> _To do_
Make an exact copy, without pictures, of the lines below from the one containing "LED телевизор Polarline 65PU51TC-SM" to the last line, both ends included.

> _Recorded data_
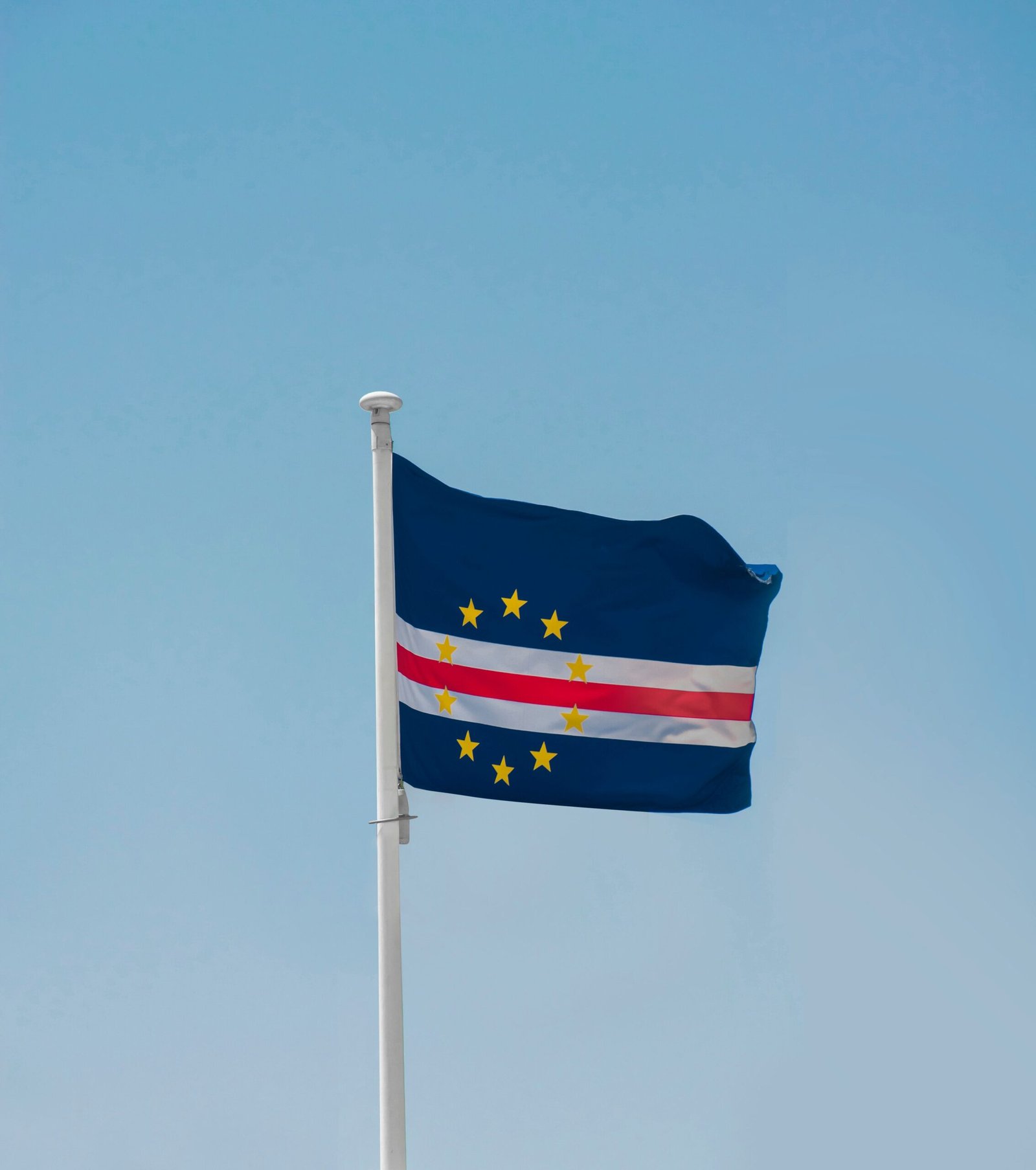 Cape Verde World Cup 2026 Squad Guide: Key Players, Tactics and Chances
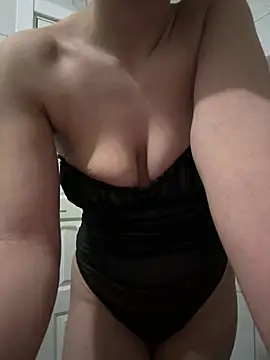 MisyonerNur online show from 02/27/26, 08:31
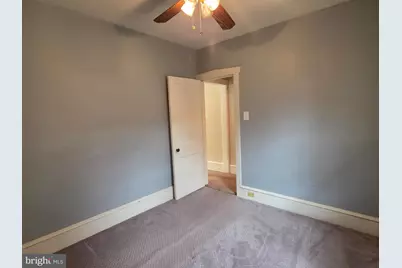 517 West Avenue, Pitman, NJ 08071 - Photo 11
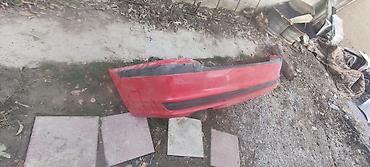 Крышки багажника и комплектующие: Багажник на БМВ Е46 универсал японец — 9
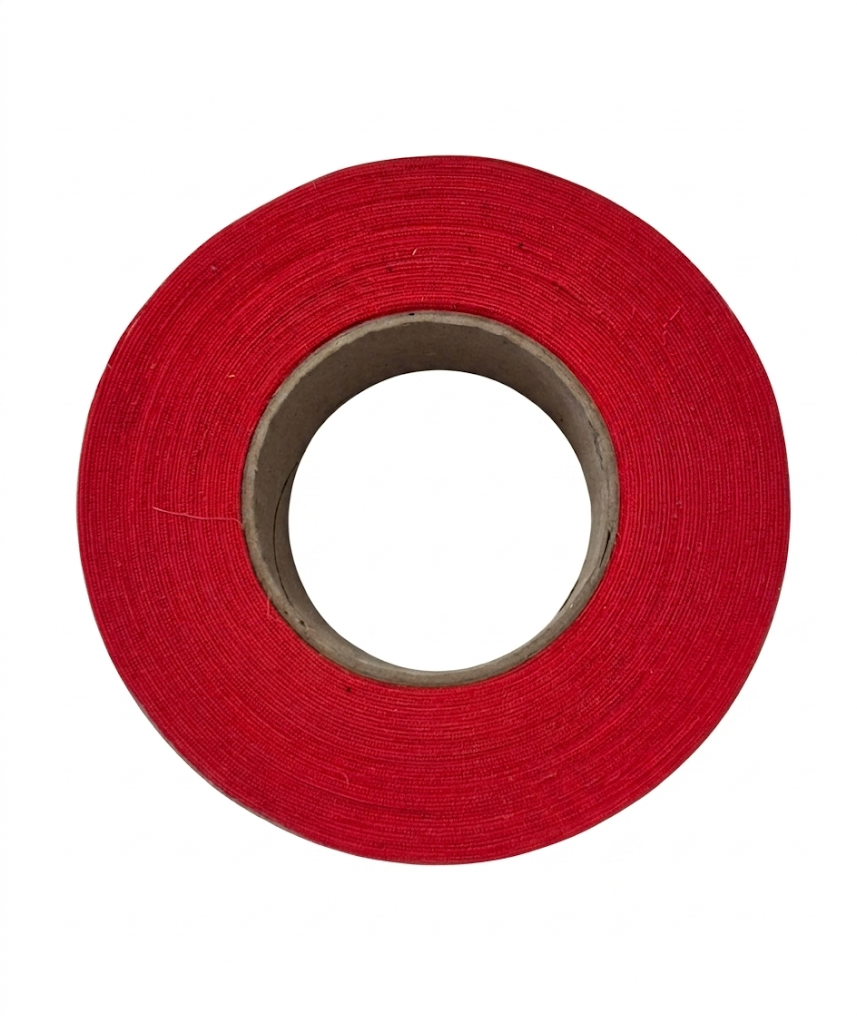 Licra elasticizzata mm. 30 poliammide 80% elastan 20% (pack 10 mt)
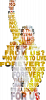 Принт
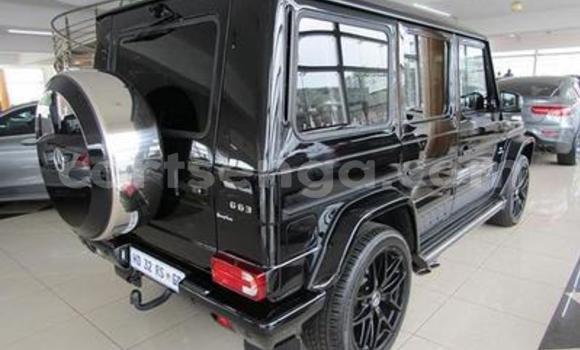 Buy Used Mercedes‒Benz AMG GT Black Car in Bhunya in Manzini Buy Used Mercedes‒Benz AMG GT Black Car in Bhunya in Manzini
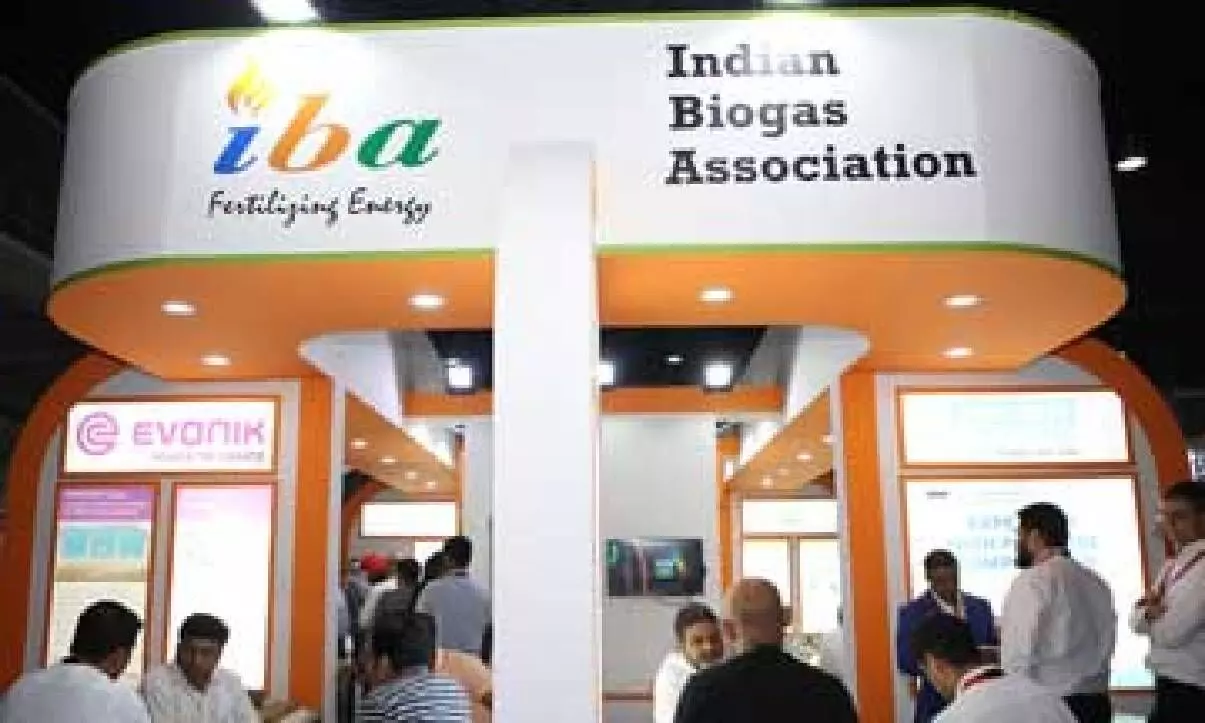 IBA gets Rs 2,755-cr investment proposals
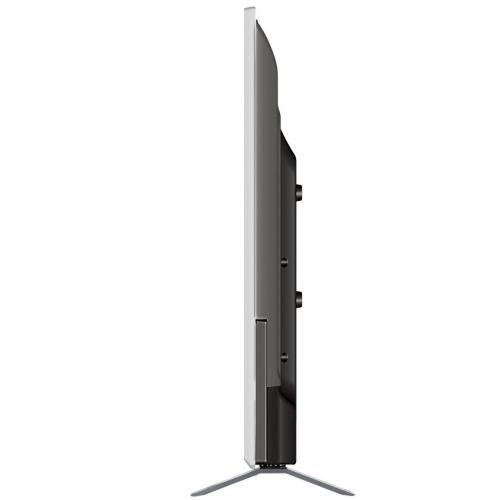 LED телевизор Polarline 65PU51TC-SM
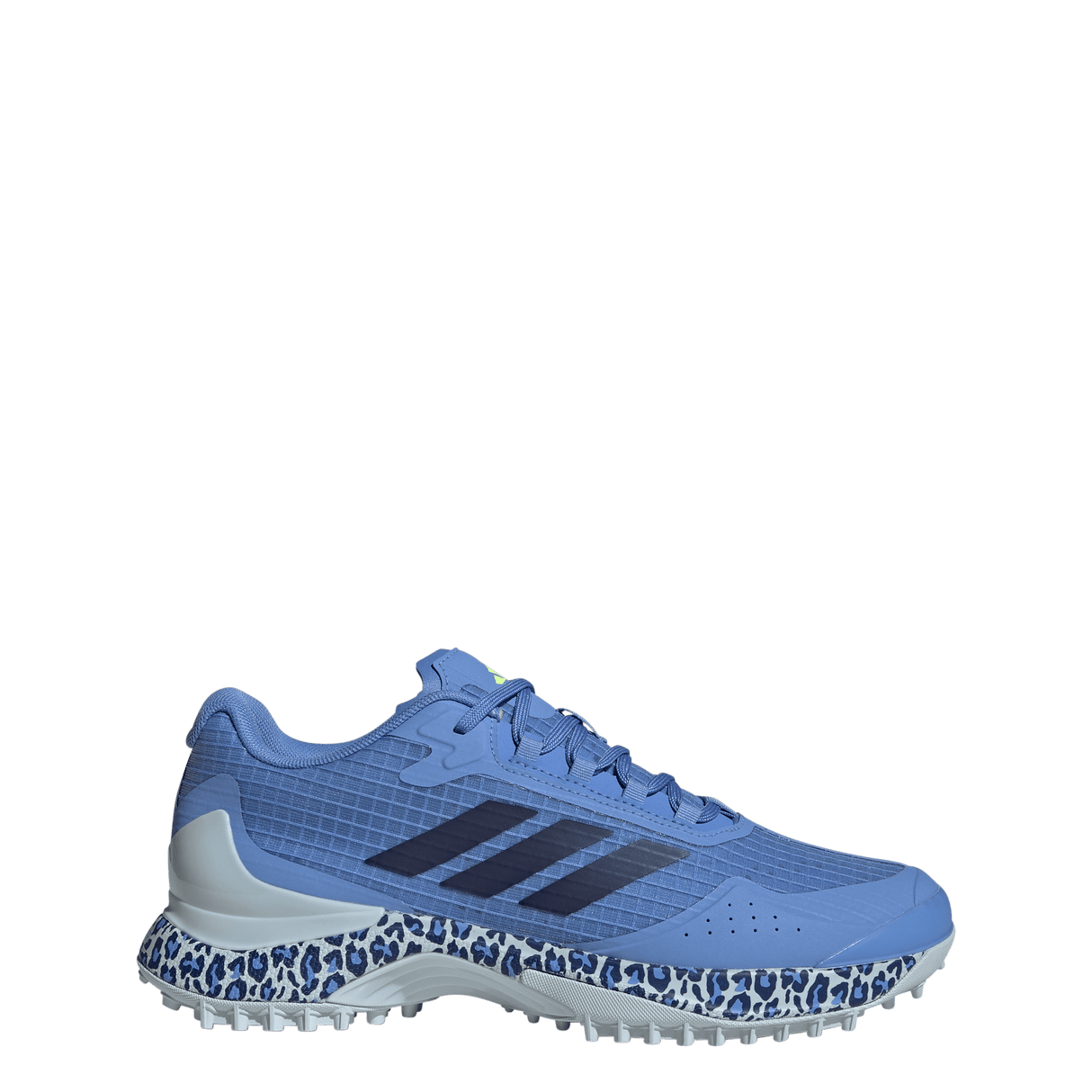 ADIDAS - Fabela X 2 Field Hockey Boots - Donna - image 22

> _Reply_
 LED телевизор Polarline 65PU51TC-SM
 ADIDAS - Fabela X 2 Field Hockey Boots - Donna - image 22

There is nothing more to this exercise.